*Input rows:*
++++++++++
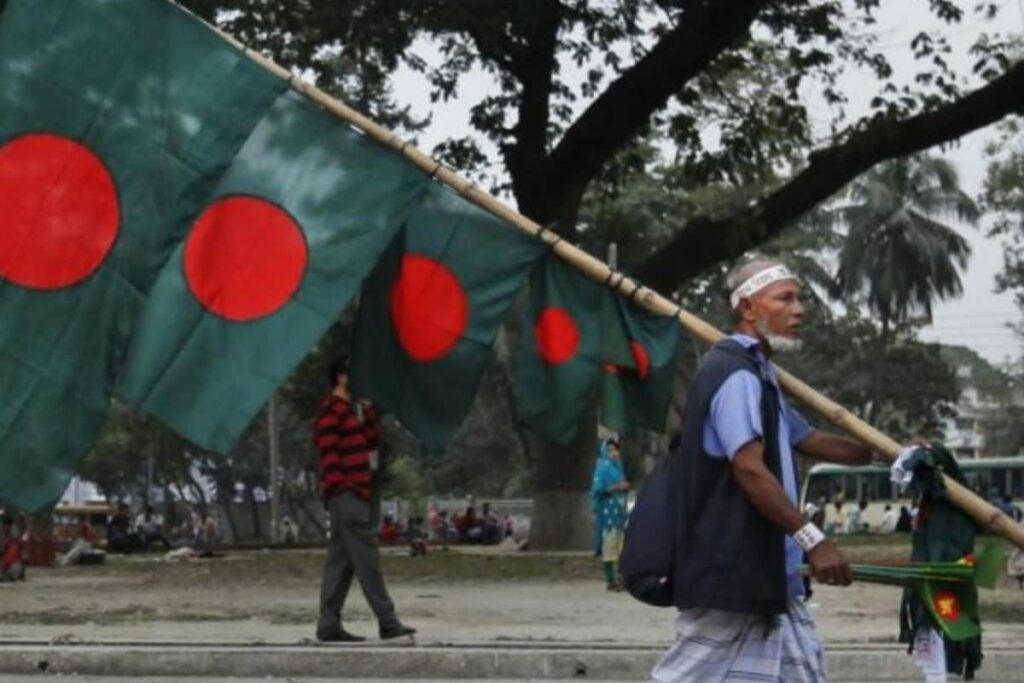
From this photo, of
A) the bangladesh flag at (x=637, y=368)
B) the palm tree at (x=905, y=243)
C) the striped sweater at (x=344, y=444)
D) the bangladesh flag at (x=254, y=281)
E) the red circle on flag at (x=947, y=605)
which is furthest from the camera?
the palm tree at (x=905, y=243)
++++++++++
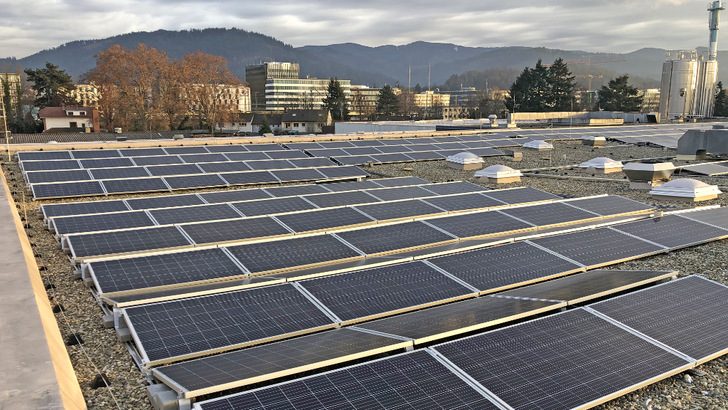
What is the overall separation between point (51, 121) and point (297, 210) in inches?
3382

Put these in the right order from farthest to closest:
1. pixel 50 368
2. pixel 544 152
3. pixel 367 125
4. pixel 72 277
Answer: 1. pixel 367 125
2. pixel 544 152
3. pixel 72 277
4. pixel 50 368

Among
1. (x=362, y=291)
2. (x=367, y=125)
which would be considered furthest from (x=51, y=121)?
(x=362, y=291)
++++++++++
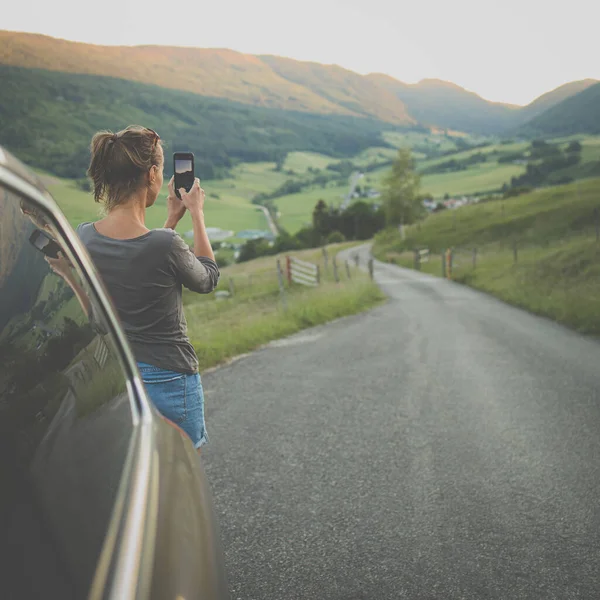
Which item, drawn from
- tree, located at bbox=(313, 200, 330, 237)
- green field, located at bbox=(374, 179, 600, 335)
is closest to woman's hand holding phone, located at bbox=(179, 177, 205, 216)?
++++++++++
*Given problem:*
Can you put the lines starting at the one that contains "Which item, drawn from" and ending at the one that contains "is closest to" into a Markdown table with a Row column numbering each line and a Line column holding its text, leaving out any blank lines?

*Reply to the task:*
| Row | Line |
|---|---|
| 1 | Which item, drawn from |
| 2 | - tree, located at bbox=(313, 200, 330, 237) |
| 3 | - green field, located at bbox=(374, 179, 600, 335) |
| 4 | is closest to woman's hand holding phone, located at bbox=(179, 177, 205, 216)? |